From HIV to Embryotic Stem Cells, this year was packed with a myriad of fascinating research topics. Working on a PhD, I think it’s easy to become engulfed in your topic and miss other interesting research happening in the wider scientific world, so I particularly enjoyed talking with people of different disciplines and learning about their work.

The day began with poster presentations. Students, me included, designed a poster outlining the main areas of our research, and as attendees circulated the room, we engaged them with our presentations. Browsing around the conference myself, I was impressed to see the exceptional quality of the posters on show. I found it to be a great opportunity to exchange ideas, and the conversations I had even prompted me to think about new approaches I could take for my own research.
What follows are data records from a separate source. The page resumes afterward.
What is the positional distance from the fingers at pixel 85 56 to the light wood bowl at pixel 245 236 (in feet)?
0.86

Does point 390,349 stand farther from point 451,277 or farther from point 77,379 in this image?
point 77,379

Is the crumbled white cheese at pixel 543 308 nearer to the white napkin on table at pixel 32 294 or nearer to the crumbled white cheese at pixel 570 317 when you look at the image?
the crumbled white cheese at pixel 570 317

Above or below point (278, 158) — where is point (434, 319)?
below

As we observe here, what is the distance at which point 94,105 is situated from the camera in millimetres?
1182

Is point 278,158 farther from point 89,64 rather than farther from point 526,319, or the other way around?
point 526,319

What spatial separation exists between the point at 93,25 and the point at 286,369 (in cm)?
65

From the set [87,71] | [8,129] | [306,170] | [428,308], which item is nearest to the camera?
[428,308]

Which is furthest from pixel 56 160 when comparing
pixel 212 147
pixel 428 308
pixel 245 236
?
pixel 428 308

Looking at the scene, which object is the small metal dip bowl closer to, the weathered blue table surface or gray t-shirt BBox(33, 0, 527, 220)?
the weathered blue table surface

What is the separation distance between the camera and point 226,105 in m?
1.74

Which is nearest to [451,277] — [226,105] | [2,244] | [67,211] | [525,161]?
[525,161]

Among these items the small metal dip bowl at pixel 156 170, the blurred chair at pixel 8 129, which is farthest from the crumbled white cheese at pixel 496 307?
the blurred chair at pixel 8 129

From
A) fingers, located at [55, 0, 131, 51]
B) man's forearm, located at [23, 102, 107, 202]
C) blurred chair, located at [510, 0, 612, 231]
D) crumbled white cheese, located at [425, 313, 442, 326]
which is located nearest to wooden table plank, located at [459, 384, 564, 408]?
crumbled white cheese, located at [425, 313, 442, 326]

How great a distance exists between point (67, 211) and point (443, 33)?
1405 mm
Once the poster session finished, lunch was provided which was a great chance to socialise with peers in a more informal setting. Later on in the day, it was back to the science as other students gave three-minute presentations showcasing their work. This was undoubtedly a tough task, but everyone involved delivered fantastic presentations. It was mutually beneficial for us watching their work, as it gave insights into how others communicate their research ideas, engaged with an audience and structured content to deliver information on their work with clarity and effectiveness.

While the whole day didn’t count towards our PhD, nor were we officially graded, all posters and presentations were judged, and the day ended with the names of the winners. Since this was my last year of attending, I was particularly eager to present a more well-rounded and comprehensive overview of our work, and I was lucky enough to be one of the day’s winners for best posters. Based on the judges words, it was a hard decision so congratulations to all the attendees and the rest of the winners for their amazing work.

Overall, Rising Scientist Day was a rewarding experience, offering a blend of inspiration, networking, and skill development. To my fellow PhD students, I highly recommend attending and sharing your work.

Thank you to all the dedicated staff members who played a pivotal role in organising this event and to the Graduate School for their funding.